The pleas and entreaties by Unite for a new era of corporate responsibility are directed against a growing recognition among workers that their interests are incompatible with the profit drive of the corporations.

At Rowan Foods in Wrexham—the other meat processing plant in North Wales where the virus has swept through the workforce—talks between Unite and the company have broken down.
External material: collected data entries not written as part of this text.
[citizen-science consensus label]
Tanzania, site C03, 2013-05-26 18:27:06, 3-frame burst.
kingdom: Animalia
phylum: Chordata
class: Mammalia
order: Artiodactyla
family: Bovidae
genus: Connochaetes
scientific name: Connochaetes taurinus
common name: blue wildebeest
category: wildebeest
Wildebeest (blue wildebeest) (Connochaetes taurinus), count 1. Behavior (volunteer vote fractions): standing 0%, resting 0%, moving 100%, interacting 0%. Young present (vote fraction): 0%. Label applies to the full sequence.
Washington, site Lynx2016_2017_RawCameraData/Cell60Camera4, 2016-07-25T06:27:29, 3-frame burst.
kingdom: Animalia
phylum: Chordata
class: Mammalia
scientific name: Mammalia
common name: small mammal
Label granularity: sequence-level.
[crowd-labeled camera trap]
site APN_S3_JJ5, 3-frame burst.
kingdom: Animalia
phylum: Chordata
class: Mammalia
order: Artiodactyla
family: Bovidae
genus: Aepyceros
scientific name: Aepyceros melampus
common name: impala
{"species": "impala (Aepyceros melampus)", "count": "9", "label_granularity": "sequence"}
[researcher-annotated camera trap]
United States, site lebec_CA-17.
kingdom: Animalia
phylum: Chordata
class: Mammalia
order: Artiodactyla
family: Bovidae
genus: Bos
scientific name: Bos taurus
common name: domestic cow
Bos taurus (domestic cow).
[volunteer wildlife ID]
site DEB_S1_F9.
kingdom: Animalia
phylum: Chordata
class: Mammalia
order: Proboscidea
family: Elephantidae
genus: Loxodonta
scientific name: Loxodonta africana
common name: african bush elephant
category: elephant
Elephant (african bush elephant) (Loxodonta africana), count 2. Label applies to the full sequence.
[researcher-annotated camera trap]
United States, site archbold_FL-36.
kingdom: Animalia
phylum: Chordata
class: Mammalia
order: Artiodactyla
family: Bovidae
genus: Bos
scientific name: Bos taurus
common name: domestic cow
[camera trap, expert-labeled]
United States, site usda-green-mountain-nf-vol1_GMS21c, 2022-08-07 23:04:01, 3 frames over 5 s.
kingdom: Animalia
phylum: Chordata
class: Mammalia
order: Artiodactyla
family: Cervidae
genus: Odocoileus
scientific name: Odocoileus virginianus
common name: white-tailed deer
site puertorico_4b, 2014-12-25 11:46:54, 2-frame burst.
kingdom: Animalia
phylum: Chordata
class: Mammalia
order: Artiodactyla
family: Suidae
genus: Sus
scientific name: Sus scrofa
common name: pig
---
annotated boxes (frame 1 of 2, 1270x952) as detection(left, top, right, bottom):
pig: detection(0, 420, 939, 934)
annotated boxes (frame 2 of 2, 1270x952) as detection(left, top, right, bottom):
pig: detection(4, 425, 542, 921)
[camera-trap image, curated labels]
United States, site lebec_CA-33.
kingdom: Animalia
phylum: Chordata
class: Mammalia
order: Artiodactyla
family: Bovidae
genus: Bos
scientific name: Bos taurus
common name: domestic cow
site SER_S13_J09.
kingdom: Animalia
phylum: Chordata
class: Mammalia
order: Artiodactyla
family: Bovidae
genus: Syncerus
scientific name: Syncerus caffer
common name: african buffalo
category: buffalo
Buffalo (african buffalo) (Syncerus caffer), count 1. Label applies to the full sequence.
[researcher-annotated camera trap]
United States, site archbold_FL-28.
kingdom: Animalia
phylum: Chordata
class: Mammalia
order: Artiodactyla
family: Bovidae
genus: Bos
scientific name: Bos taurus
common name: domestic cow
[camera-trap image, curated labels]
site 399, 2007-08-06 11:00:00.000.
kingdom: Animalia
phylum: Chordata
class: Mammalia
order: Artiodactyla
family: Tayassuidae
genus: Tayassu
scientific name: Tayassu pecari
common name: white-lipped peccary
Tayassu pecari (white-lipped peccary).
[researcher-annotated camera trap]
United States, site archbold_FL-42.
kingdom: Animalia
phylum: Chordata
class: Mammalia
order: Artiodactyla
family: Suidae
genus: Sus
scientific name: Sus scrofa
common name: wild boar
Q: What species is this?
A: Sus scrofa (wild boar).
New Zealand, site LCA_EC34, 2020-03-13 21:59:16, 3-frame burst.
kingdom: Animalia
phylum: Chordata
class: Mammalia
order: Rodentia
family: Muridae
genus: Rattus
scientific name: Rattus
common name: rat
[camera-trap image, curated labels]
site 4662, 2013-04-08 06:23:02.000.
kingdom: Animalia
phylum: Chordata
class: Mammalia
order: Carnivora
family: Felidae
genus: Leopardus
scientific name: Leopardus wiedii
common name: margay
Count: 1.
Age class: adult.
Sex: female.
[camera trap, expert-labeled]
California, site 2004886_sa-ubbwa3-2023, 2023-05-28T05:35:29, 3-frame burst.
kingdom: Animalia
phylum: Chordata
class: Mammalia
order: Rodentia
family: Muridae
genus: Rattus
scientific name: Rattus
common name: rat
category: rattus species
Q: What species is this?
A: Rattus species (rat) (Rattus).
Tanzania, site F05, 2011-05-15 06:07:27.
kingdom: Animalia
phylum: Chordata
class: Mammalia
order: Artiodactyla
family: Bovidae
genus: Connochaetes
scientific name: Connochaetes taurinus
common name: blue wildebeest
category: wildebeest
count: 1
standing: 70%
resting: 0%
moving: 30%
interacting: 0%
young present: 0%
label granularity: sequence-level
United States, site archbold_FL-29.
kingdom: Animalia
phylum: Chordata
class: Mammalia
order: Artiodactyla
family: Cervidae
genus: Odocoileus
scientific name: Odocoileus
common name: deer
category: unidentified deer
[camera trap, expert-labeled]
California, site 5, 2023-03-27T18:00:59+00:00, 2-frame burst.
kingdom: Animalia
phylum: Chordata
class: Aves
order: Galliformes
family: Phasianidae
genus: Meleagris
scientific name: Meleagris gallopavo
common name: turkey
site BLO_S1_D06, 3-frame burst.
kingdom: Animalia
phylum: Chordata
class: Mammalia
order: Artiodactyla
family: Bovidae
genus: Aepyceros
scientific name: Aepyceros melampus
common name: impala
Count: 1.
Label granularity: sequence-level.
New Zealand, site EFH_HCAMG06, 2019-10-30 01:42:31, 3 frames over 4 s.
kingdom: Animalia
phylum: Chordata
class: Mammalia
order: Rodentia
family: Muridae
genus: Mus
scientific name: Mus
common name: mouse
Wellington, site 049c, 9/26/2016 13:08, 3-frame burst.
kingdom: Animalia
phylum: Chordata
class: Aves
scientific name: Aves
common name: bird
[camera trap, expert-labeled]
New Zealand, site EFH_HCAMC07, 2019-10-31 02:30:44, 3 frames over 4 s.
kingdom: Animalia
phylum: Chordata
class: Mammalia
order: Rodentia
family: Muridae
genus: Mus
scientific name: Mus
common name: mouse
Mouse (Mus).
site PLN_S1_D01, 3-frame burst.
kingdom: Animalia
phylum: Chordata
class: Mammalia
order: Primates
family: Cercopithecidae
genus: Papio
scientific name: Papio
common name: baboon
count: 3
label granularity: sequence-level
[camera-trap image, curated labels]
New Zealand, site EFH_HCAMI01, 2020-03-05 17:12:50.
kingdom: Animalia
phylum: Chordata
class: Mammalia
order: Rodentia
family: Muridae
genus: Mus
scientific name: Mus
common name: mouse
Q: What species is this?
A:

The company has refused even to pay any more than the weekly Statutory Sick Pay of £95 per week for workers having to self-isolate, and there are reports that workers have continued to work while awaiting their tests results. A petition circulating to demand the temporary closure of the site states:

“Management are plucking people off the lines as they get notifications of positive results, but everyone is still working alongside these people until they are removed. So even staff that were tested Monday that came back negative have still been in contact with people who have tested positive later in the week.”

The latest figure on the total number of COVID-19 infections at Rowan Foods is 283, around a fifth of the workforce. In its defence, Rowan Foods was able to cite an HSE statement of early March that the safety measures it had in place were “successful”, Public Health Wales’s agreement that there is no evidence the workplace is the source of the outbreak, and the Welsh government’s decision not to use its powers to close the plant. “We have no serious issues which need addressing and we continue to comply with the law,” a company spokesman said.

The lack of enforcement is mirrored at the Kepak pork plant in Merthyr Tydfil, South Wales. The company has one in eight of its workforce infected based on recent testing, a total of 130. It has continued operating, stating that it is cooperating with the HSE. The Welsh government has not introduced any local lockdown measures even though the town has a weekly infection rate of 179 per 100,000 people. This is higher than Leicester in England, which has 141 per 100,000, where local lockdown measures are in place. Merthyr, the former mining town, is second in Wales for COVID-19 death rates, with 108 per 100,000 people.

In England, a further outbreak of COVID-19 has been reported at another meat processing plant owned by the major supermarket chain, Asda. On July 2, Forza Foods confirmed that 17 workers had tested positive for the virus at its site in Normanton, West Yorkshire, which supplies sliced and cooked meat. Asda was at the centre of the original outbreak in meat processing plants with its Kober plant in nearby Cleckheaton, which was temporarily closed, with 165 reported cases.

No action has been taken to close the Normanton site on the pretext that the confirmed cases were from the same shift. Around 300 employees have been offered tests or the option to self-isolate at home out of a workforce of 1,200. This is with the seal of approval of the local authority and the HSE.

The past few weeks have demonstrated that further outbreaks are inevitable in the meat processing industry and that they will invariably be followed by cover-ups. This is an international phenomenon, proving that the most significant “super-spreaders” of the virus are the brutal methods of exploitation employed by the corporations. The fight against the pandemic requires a root and branch transformation of society, based upon the mobilisation of the working class and the fight for socialism.